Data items

================

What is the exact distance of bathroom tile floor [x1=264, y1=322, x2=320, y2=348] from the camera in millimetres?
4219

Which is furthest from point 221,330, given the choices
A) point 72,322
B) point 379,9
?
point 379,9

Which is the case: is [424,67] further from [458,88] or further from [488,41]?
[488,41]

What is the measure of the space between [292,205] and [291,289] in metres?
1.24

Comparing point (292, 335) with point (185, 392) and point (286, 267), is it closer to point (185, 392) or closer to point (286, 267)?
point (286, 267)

================

▶ [CHALLENGE]: Rewrite every record in full, keeping the wording of each line unchanged except that every number in the answers, both distances and point coordinates, is raised by 78.

▶ [WRITTEN SOLUTION]:
What is the exact distance of bathroom tile floor [x1=264, y1=322, x2=320, y2=348] from the camera in millimetres?
4297

Which is furthest from point 221,330, given the choices
A) point 72,322
B) point 379,9
?
point 457,87

Which is the case: is [424,67] further from [458,88] or further from [488,41]?
[566,119]

What is the measure of the space between [292,205] and [291,289] in metres?
79.24

Comparing point (292, 335) with point (185, 392) and point (286, 267), is it closer to point (185, 392) or closer to point (286, 267)?
point (364, 345)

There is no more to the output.